■ Supplied text:

Cathedral Guide, Canterbury Cathedral
Describe your current role and what attracted you to it.
Meeting and greeting international pilgrims, visitors, and tour groups from all over the world. Introducing people to the "fabric" of our UNESCO World Heritage Centre. The inevitable "next step" for me as teacher, adult trainer, Community Cohesion Policy Officer, and a British citizen with Greek (Orthodox) and Irish (Catholic) roots.
What’s your favourite part of the role?
Finding out what people most want to experience and facilitating that wherever possible, whether it’s exploring the architecture, paintings, stained glass, stonework, the history of the Archbishops, or the “sacred spaces” of the Crypt, Martyrdom, Bell Ceremony, and monuments. Mother Church is a British cultural "living", working record, in a nutshell.
What are the key skills you learnt at Warwick that have helped you with your career to date?
It gave me the opportunity to try new things like writing for Warwick Boar, stage-managing a revival of Thomas Middleton's The Witches at Warwick Arts Centre (no previous experience required) and setting up a Greek Society for International students.
I met some very interesting people in student halls and classes, as well as performing artists like Peter Polycarpou, (Royal Shakespeare Company, Les Misérables, Birds of a Feather), Niamh Cusack, and Sharon Morgan. Also, alumni Dominic Cooke OBE and Ruth Jones MBE.
In the first third of my undergraduate studies, I established Student-Liaison Committees and documented the 1986 International Magdalena Festival of Women in Innovative and Experimental Theatre. During this time, I also gained practical experience working at the Belgrade Theatre.
Did you have a specific career path in mind when you chose to study at Warwick?
I was recently home from a gap year in the Negev desert and presented an interview with ballet choreographer Martin Wright.

■ Information supplied:
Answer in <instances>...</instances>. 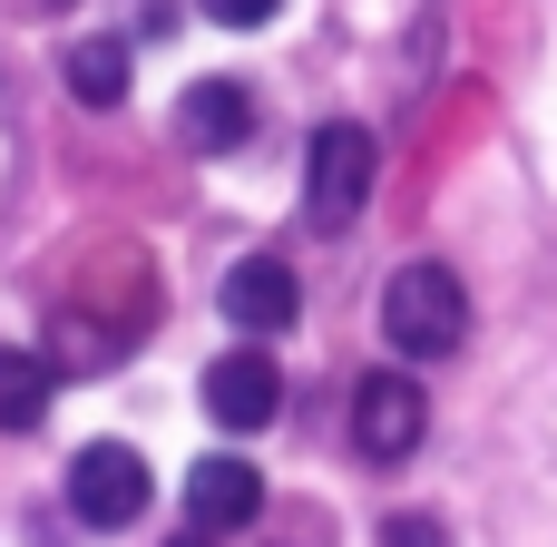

■ To-do list:
1 - From the interview with the Canterbury Cathedral guide, reproduce word for word the part that opens with the words containing "Meeting and greeting" and closes with "in a nutshell.".
2 - According to the interview with the Canterbury Cathedral guide, which play's revival did the guide stage-manage at Warwick Arts Centre?

■ Task-by-task results:
1 -
Meeting and greeting international pilgrims, visitors, and tour groups from all over the world. Introducing people to the "fabric" of our UNESCO World Heritage Centre. The inevitable "next step" for me as teacher, adult trainer, Community Cohesion Policy Officer, and a British citizen with Greek (Orthodox) and Irish (Catholic) roots.
What’s your favourite part of the role?
Finding out what people most want to experience and facilitating that wherever possible, whether it’s exploring the architecture, paintings, stained glass, stonework, the history of the Archbishops, or the “sacred spaces” of the Crypt, Martyrdom, Bell Ceremony, and monuments. Mother Church is a British cultural "living", working record, in a nutshell.

2 - Thomas Middleton's The Witches.